Cette plongée dans le végétal fait écho aux recherches de Gauguin qui écrit : « la couleur, est une vibration comme la musique, atteint ce qu’il y a de plus général, et partant de plus vague dans la nature : sa force intérieur ». La quasi-monochromie de verts, la lumière sourde et le format inhabituel ( 114 x 730 cm) traduisent la démesure de la nature.
Elle conduit le peintre à une perception du sacré et lui permet de saisir les mécanismes de la vie en perpétuel jaillissement et poursuivre son questionnement sur la place de l’homme dans le monde.
C’est par le dessin des paysages familiers et des objets de quotidien, explorés dans leur géométrie interne, cernés dans leurs contours que s’opère l’appropriation des formes. Les esquisses, minutieusement reportées sur la toile, sont oubliées, effacées, dès lors que commence le travail de la couleur.
Bernard Bouin peint des paysages réels, connus de lui, l’objet simple le rassure, et seule l’émotion qui surgit de la forme lui importe. Les paysages de campagne sont baignés d’une lumière froide, hors du temps, alternent avec des paysages urbains le plus souvent nocturnes. Le peintre se plaît pourtant à rappeler que la nuit, le monde ne disparaît pas, il est simplement caché à notre vue. Devenu image, il échappe ar réel pour toucher la mémoire de chacun. Un quai de gare, reconnaissable à ses murailles de verdure, des personnages immobiles installés dans l’attente, histoires suspendues dans des espaces abstraits, la représentation humaine à toujours habité la peinture de Bernard Bouin.

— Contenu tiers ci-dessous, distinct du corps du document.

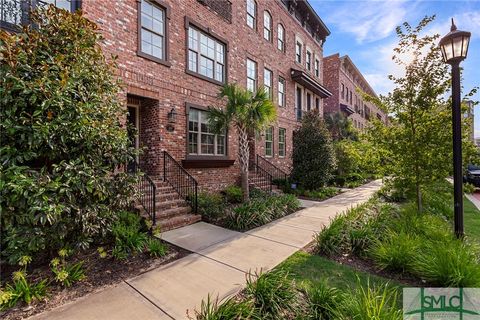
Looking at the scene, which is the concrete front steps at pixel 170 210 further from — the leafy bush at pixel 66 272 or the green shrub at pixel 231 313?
the green shrub at pixel 231 313

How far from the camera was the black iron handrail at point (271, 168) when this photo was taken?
12.4 m

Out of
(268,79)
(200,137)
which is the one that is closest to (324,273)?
(200,137)

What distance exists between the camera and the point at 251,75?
1227 centimetres

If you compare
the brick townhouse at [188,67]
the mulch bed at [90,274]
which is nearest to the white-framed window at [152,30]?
the brick townhouse at [188,67]

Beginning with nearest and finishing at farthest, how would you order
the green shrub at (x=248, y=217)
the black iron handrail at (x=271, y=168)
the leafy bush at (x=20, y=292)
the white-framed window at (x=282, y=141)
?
the leafy bush at (x=20, y=292) → the green shrub at (x=248, y=217) → the black iron handrail at (x=271, y=168) → the white-framed window at (x=282, y=141)

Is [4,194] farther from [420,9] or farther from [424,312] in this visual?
[420,9]

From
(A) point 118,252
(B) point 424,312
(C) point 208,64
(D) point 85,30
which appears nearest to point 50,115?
(D) point 85,30

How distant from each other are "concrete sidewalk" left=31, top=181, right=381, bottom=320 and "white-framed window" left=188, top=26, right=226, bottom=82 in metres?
5.90

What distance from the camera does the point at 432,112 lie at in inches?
226

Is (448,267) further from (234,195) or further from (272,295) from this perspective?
(234,195)

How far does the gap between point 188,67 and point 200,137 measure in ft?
8.22

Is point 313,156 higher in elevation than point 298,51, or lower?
lower

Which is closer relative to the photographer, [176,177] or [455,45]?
[455,45]

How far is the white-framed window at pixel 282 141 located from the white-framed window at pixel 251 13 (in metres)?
5.60
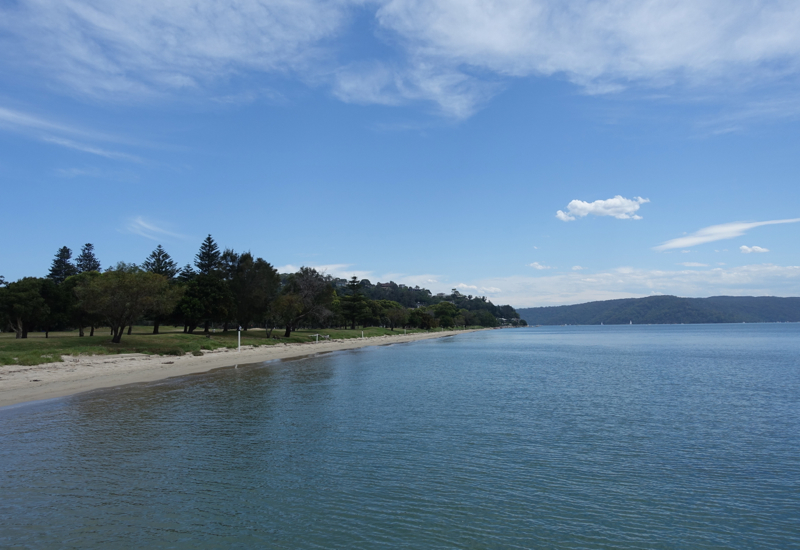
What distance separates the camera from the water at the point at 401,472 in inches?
346

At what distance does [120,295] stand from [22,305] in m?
15.0

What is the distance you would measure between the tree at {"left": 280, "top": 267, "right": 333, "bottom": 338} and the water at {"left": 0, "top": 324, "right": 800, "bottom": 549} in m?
56.4

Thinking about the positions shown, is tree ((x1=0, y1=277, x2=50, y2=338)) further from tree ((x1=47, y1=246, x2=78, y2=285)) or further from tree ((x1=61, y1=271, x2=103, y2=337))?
tree ((x1=47, y1=246, x2=78, y2=285))

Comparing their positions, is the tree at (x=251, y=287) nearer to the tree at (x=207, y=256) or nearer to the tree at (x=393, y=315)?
the tree at (x=207, y=256)

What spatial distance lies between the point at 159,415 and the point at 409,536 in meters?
14.6

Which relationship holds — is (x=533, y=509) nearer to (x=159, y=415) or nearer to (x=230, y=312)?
(x=159, y=415)

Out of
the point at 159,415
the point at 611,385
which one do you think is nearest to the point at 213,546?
the point at 159,415

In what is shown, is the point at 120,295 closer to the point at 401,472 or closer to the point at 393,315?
the point at 401,472

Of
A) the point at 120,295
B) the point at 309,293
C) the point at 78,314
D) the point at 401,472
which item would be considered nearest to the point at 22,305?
the point at 78,314

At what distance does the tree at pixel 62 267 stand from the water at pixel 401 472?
95393 mm

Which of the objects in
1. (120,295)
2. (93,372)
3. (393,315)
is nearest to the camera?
(93,372)

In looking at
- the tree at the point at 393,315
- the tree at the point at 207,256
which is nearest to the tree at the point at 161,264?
the tree at the point at 207,256

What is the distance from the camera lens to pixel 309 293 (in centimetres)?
8125

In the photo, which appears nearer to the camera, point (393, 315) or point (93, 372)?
point (93, 372)
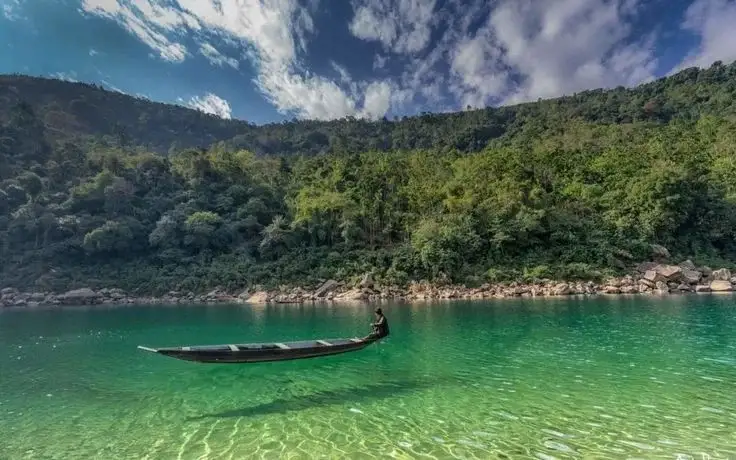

Bernard Bouin vit avec le sentiment très fort du temps qui passe, l’urgence de la tache à accomplir. Son souci est de comprendre le sens de la vie. Se référant à Nicolas Poussin (1594-1665), il peint 1994 quatre triptyques sur le thème des saisons. Ce sujet, repris plusieurs fois depuis, est traité en quatre peintures figurant à la fois les saisons et les âges de la vie ou en trois diptyques figurant les heures du jour.
Bernard Bouin à tôt compris que la peinture ne se résume pas à sa représentation. Le motif est prétexte. Il élude donc la fausse querelle de l’abstraction et de la figuration, ainsi que celle des anciens et des modernes. Il renouvelle également l’usage du polyptyque autrefois largement utilisé par les peintres, lui donne une nouvelle justification. Ces espaces, double, ou multiples, ouvrent le champ à des expériences picturales et offrent en même temps au visiteur la possibilité de trouver dans l’image un écho à ses propres émotions.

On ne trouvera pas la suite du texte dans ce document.